Agentes penitenciários são prisioneiros da violência

Funcionários de cadeia em Japeri afirmam que bandidos do Comando Vermelho ameaçam e assaltam inspetores na saída. Dois tiveram carros e pertences roubados

Por gabriela.mattos

Vídeo de presos mostrando problemas nas celas em Bangu preocupouReprodução

Rio - Agentes penitenciários lotados nas unidades prisionais de Japeri, na Baixada Fluminense, se tornaram prisioneiros do medo. Segundo o Sindicato dos Servidores do Sistema Penal (SSPP), bandidos da facção Comando Vermelho (CV) ameaçam e roubam os inspetores na saída do presídio. Dois tiveram os carros e pertences levados pelo bando. Um caso aconteceu na quarta-feira passada e outro, no sábado. Os dois foram registrados como roubo na delegacia responsável pelo município.
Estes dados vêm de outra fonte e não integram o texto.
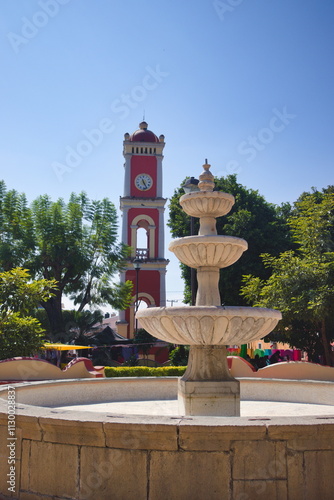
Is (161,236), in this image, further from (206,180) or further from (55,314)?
(206,180)

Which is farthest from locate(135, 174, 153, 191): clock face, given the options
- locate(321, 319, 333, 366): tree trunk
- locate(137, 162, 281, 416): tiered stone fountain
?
locate(137, 162, 281, 416): tiered stone fountain

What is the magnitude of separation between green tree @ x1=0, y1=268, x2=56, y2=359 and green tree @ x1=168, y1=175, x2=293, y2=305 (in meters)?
12.0

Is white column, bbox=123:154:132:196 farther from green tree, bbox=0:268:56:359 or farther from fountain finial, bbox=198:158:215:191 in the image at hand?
fountain finial, bbox=198:158:215:191

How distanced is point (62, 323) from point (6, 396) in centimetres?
1848

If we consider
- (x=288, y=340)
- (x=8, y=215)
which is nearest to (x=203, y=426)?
(x=288, y=340)

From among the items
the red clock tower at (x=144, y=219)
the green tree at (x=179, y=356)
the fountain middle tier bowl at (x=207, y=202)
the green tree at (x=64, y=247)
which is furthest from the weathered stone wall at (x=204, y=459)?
the red clock tower at (x=144, y=219)

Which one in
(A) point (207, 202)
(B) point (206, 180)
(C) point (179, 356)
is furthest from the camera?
(C) point (179, 356)

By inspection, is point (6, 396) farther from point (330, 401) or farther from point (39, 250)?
point (39, 250)

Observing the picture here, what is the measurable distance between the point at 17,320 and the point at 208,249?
9.32 metres

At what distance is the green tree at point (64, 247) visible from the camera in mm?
24375

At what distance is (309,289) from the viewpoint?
16859 mm

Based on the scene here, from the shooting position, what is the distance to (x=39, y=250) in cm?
2470

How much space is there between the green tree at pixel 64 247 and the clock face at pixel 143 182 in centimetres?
722

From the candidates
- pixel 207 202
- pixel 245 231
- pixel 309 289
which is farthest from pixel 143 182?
pixel 207 202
Por conta do problema, os inspetores alteraram a rotina. Agora, deixam o local em comboio, em carona compartilhada. Mesmo assim, no domingo, os agentes deixavam os presídios da região (Milton Moreira Dias, Cotrim Neto e João Carlos da Silva) em sete carros, quando foram perseguidos pelos traficantes armados com fuzis e pistolas.
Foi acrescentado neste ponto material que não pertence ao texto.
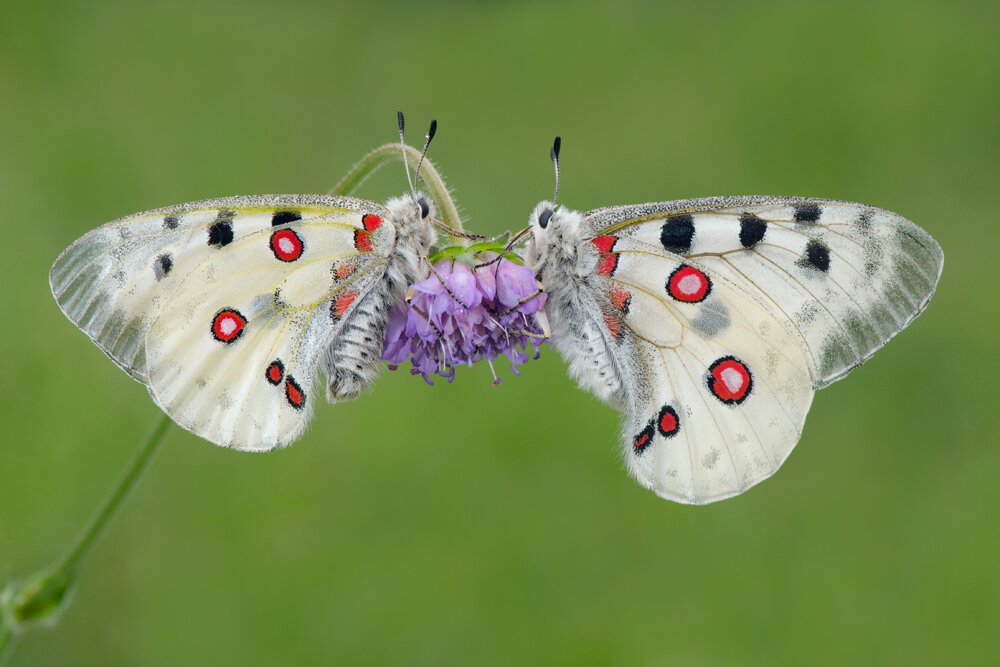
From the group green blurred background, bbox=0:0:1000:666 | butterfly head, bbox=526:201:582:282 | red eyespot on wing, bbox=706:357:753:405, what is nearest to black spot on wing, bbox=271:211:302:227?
butterfly head, bbox=526:201:582:282

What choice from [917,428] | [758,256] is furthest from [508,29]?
[758,256]

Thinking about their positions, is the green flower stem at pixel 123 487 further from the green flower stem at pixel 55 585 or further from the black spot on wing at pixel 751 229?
the black spot on wing at pixel 751 229

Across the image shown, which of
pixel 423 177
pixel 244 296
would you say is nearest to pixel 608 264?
pixel 423 177

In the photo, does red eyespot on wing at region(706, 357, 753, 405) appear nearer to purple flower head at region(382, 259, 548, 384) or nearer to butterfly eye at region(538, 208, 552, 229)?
purple flower head at region(382, 259, 548, 384)

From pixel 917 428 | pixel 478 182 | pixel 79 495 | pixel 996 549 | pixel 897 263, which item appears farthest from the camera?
pixel 478 182

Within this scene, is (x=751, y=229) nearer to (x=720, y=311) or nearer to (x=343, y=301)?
(x=720, y=311)

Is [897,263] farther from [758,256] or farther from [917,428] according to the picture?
[917,428]
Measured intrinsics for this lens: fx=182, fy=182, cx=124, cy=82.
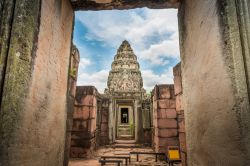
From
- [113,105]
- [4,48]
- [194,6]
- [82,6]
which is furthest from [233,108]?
[113,105]

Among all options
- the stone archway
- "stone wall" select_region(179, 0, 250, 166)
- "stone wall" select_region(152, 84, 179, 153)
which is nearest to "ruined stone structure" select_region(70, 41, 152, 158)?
"stone wall" select_region(152, 84, 179, 153)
“A situação está insustentável. Os bandidos estão tomando cada dia mais espaço e chegando mais perto dos presídios. Daqui a pouco, eles vão invadir o paiol de armamentos e pode acontecer uma tragédia maior”, frisou o presidente do SSSP, Gutembergue de Oliveira. Na segunda-feira, ele marcou uma reunião com os servidores das unidades de Japeri e decidiram que só voltariam a trabalhar com reforço na segurança.

No mesmo dia, PMs do 24º BPM (Queimados) fizeram rondas no local. Ontem, uma guarnição ficou baseada próximo aos presídios para aumentar a sensação de segurança. “Vamos entrar com medidas legais para tentar parar aqueles presídios. Até as visitas serão proibidas”, disse.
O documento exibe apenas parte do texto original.